[Python-Dev] PEP 492: What is the real goal?

Jim J. Jewett jimjjewett at gmail.com
Thu Apr 30 20:41:55 CEST 2015


On Wed Apr 29 20:06:23 CEST 2015,Yury Selivanov replied:

>> As best I can guess, the difference seems to be that a "normal"
>> generator is using yield primarily to say:

>>      "I'm not done; I have more values when you want them",

>> but an asynchronous (PEP492) coroutine is primarily saying:

>>      "This might take a while, go ahead and do something else meanwhile."

> Correct.

Then I strongly request a more specific name than coroutine.


I would prefer something that refers to cooperative pre-emption,
but I haven't thought of anything that is short without leading to
other types of confusion.

My least bad idea at the moment would be "self-suspending coroutine"
to emphasize that suspending themselves is a crucial feature.

Even "PEP492-coroutine" would be an improvement.


>> Does it really permit *making* them [asynchronous calls], or does
>> it just signal that you will be waiting for them to finish processing
>> anyhow, and it doesn't need to be a busy-wait?

> I does.

Bad phrasing on my part.  Is there anything that prevents an
asynchronous call (or waiting for one) without the "async with"?

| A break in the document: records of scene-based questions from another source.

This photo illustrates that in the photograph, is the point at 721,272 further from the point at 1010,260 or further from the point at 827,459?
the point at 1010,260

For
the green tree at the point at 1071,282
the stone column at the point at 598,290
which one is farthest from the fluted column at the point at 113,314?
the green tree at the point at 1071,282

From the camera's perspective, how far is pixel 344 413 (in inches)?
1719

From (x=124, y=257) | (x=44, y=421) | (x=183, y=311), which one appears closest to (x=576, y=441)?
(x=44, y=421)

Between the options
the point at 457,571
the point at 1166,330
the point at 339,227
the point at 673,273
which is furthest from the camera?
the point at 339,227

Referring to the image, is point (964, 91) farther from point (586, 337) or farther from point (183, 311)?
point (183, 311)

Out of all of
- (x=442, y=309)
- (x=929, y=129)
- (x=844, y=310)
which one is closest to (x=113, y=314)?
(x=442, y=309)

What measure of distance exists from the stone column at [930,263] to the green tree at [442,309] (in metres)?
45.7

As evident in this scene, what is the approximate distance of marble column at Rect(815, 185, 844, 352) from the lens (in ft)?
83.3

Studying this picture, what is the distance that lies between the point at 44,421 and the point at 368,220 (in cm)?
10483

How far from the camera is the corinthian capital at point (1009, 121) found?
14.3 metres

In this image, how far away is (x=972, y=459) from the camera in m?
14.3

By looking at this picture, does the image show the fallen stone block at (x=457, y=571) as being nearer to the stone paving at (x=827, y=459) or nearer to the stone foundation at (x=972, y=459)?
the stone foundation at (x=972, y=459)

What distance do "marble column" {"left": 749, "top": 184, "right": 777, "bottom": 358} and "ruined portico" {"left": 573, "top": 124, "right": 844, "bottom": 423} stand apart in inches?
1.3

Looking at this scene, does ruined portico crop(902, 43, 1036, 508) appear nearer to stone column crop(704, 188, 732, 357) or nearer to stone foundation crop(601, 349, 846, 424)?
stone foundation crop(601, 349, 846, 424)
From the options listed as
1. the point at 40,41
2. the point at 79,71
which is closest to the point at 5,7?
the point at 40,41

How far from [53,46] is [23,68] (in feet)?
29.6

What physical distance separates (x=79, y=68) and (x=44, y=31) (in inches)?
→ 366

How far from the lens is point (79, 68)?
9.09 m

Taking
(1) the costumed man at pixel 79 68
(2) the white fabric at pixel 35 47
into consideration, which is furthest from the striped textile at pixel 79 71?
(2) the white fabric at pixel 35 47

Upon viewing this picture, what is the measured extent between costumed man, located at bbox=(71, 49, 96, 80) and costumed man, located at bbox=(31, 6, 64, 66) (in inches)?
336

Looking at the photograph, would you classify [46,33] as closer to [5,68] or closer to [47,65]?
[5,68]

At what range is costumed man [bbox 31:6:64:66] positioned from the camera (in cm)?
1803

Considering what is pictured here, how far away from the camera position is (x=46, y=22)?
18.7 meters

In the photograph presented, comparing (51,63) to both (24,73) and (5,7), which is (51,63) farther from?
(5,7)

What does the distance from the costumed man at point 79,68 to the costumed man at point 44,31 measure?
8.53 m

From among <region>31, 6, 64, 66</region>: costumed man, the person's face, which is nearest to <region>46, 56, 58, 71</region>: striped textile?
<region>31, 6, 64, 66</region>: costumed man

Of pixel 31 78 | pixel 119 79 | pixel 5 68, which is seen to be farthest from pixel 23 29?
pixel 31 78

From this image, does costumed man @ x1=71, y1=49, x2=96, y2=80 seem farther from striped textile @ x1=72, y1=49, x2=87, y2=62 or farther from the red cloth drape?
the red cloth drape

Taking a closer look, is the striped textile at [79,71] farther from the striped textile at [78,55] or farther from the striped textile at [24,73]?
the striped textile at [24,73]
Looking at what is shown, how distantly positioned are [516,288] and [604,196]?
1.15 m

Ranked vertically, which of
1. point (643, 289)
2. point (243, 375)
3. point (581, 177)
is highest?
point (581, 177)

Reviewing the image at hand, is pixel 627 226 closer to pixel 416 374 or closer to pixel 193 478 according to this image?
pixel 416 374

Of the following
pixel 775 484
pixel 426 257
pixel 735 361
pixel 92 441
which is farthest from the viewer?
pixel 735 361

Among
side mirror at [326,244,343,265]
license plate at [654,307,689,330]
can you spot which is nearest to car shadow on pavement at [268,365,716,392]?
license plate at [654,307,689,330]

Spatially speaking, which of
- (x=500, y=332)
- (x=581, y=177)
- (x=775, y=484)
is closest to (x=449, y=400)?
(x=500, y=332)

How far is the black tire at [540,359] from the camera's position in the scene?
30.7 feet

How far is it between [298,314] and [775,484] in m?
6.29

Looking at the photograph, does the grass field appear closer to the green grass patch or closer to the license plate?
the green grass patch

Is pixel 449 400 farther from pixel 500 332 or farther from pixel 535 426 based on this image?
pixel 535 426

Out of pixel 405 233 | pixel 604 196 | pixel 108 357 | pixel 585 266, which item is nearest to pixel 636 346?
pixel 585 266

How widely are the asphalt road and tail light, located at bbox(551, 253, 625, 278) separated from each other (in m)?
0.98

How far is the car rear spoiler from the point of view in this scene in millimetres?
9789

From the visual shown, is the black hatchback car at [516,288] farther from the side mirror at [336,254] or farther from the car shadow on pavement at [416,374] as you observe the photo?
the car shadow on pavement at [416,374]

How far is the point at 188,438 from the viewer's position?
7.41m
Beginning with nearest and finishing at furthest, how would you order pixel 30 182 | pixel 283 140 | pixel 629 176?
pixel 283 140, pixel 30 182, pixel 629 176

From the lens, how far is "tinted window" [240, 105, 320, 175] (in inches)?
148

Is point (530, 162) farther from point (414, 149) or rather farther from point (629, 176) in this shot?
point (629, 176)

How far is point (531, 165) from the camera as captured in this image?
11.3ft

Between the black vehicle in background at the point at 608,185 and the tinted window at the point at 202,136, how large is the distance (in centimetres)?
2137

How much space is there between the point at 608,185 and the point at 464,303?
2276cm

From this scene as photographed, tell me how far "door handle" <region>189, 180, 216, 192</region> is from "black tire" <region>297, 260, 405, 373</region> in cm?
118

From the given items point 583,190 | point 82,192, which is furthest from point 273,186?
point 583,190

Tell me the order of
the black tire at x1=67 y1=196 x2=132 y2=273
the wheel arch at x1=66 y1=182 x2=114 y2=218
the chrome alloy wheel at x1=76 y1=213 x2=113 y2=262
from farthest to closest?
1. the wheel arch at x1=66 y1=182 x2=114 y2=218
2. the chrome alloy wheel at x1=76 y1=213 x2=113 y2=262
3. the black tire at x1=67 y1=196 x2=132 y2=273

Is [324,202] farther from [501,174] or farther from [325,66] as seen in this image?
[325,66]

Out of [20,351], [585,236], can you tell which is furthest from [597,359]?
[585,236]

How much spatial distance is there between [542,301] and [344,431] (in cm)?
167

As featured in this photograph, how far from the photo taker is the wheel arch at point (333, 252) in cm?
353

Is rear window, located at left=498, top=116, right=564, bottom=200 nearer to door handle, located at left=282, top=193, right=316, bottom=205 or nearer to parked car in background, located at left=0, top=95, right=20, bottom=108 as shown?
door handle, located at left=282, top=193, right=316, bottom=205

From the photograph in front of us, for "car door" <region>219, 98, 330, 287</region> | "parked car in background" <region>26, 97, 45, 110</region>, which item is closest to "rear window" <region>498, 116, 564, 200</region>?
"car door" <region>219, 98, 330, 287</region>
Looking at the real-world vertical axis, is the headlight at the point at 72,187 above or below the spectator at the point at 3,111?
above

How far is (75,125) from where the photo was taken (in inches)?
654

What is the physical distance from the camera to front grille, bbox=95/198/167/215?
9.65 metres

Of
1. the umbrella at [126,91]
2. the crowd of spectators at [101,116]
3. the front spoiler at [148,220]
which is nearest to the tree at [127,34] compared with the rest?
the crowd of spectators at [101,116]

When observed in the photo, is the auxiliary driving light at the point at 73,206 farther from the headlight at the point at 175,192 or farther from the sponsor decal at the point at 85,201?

If so, I'm missing something important.  Either way, I would
prefer different wording in the PEP.



>>> It uses the ``yield from`` implementation with an extra step of
>>> validating its argument.  ``await`` only accepts an *awaitable*, 
>>> which can be one of:

>> What justifies this limitation?

> We want to avoid people passing regular generators and random
> objects to 'await', because it is a bug.

Why?

Is it a bug just because you defined it that way?

Is it a bug because the "await" makes timing claims that an
object not making such a promise probably won't meet?  (In
other words, a marker interface.)

Is it likely to be a symptom of something that wasn't converted
correctly, *and* there are likely to be other bugs caused by
that same lack of conversion?

> For coroutines in PEP 492:

> __await__ = __anext__ is the same as __call__ = __next__
> __await__ = __aiter__ is the same as __call__ = __iter__

That tells me that it will be OK sometimes, but will usually
be either a mistake or an API problem -- and it explains why.

Please put those 3 lines in the PEP.


> This is OK. The point is that you can use 'await log' in
> __aenter__.  If you don't need awaits in __aenter__ you can
> use them in __aexit__. If you don't need them there too,
> then just define a regular context manager.

Is it an error to use "async with" on a regular context manager?
If so, why?  If it is just that doing so could be misleading,
then what about "async with mgr1, mgr2, mgr3" -- is it enough
that one of the three might suspend itself?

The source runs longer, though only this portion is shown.